SVR does not affect risk of autoimmune disorders in chronic hepatitis C patients

12 Apr 2020
SVR does not affect risk of autoimmune disorders in chronic hepatitis C patients

In chronic hepatitis C (CHC) patients, achieving sustained virological response (SVR) after therapy with pegylated interferon with ribavirin (PR) does not reduce the risk of systemic lupus erythematosus (SLE) or rheumatoid arthritis (RA), a recent study has shown.

Accessing the Taiwan National Health Insurance Research Database, researchers enrolled 12,770 CHC patients (mean age, 54.6±11.4 years; 46.6 percent male) undergoing PR therapy.

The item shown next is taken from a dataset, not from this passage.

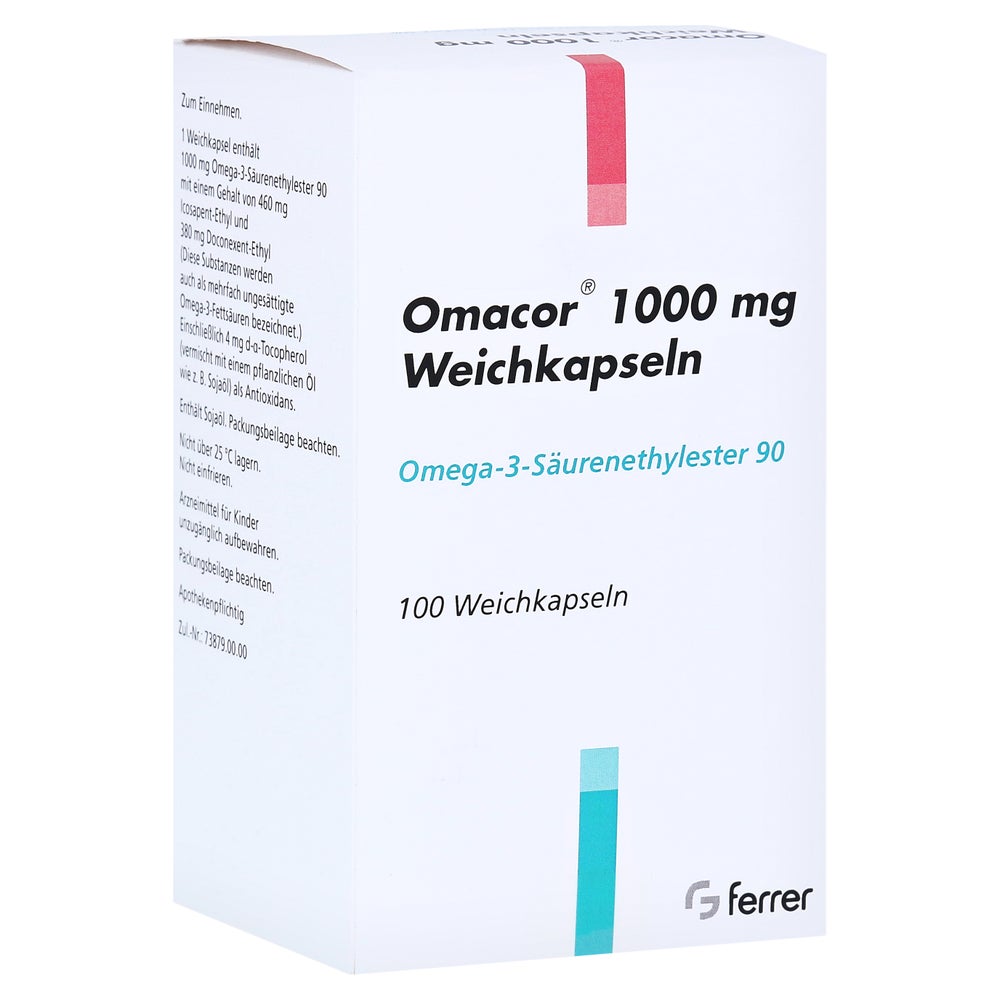 Omacor Weichkapseln - Reimport 100 St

Over a mean follow-up of 5.3±2.9 years, the annual incidence rate of SLE or RA was found to be 0.03 percent.

Twenty-four weeks after PR therapy, the SVR rate was 76.2 percent. Those who achieved SVR were significantly younger than those who did not, and they exhibited lower body mass index and hepatitis C virus RNA levels in the blood. Similarly, death before developing an autoimmune disease was rarer in the SBR group (3.43 percent vs 10.48 percent; p=0.013).

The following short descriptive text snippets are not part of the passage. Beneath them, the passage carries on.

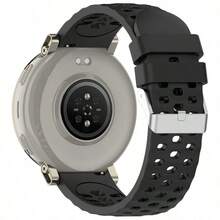 For Amazfit Active3 Premium ベルド バンド 耐久性 20MM 通用 バンド 軽量 通気性 20MM 対応 For アマズフィット 交換バンド 簡単装着 可愛い 交換バンド 時計ベルト For Amazfit Active3 Premium 腕時計ベルト シリコン 高級感たっぷり ベルト 軽量 長さ調節 快適 スマートウォッチ - 黒 - チェックする 10
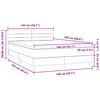 vidaXL Boxspringbett mit Matratze Dunkelgrau 140x220 cm Samt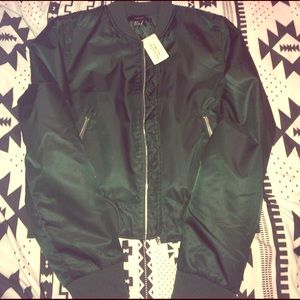 Green bomber jacket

The researchers found no significant difference in the annual incidence of SLE between the SVR and non-SVR groups (0.006 percent vs 0.013 percent; p=0.343), nor were there any discrepancies in terms of RA (0.023 percent vs 0.026 percent; p=1.00). Notably, taking both outcomes together likewise did not yield a significant between-group difference (SLE or RA: 0.03 percent vs 0.04 percent; p=0.799).

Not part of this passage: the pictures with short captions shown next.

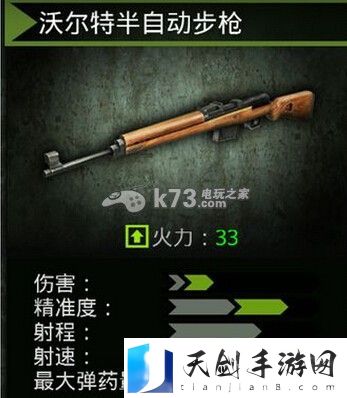 火线指令诺曼底什么步枪好 步枪解析： 副本掉落装备全指南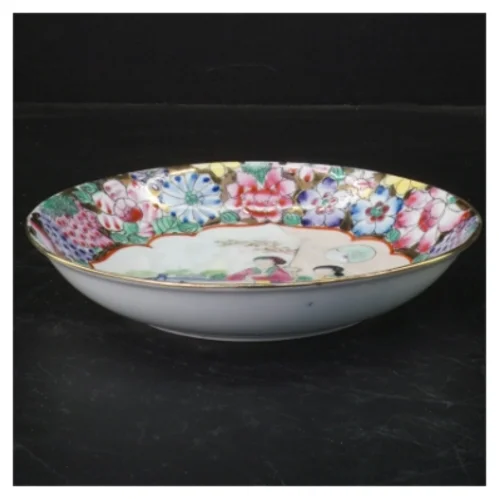 Macau, Rooster-serien Håndmalet Dekorative skåle med blomstermotiv (str. Ø 14,5 cm og ø. 18,5 cm)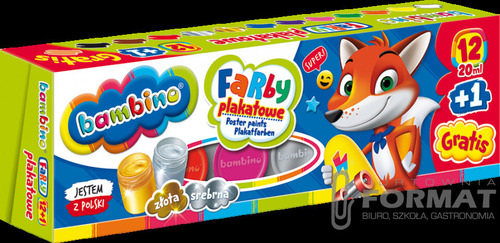 Bambino Farby plakatowe 20 ml 12 kolorów 6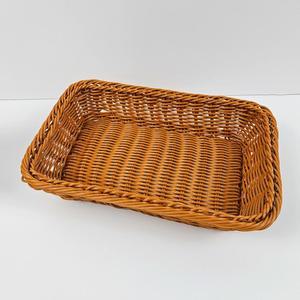 사각 우드트레이 소형 소품 간식 소쿠리 등나무채반 낮은바구니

These appeared to be also true in the long-term, with 10-year estimates of SLE or RA remaining comparable in the SVR and non-SVR groups (0.34 percent vs 0.71 percent; p=0.580).

Multivariate Cox proportional hazards analysis confirmed that SVR was not a significant risk factor for SLE or RA (hazard ratio, 1.32, 95 percent confidence interval, 0.50–3.51; p=0.580).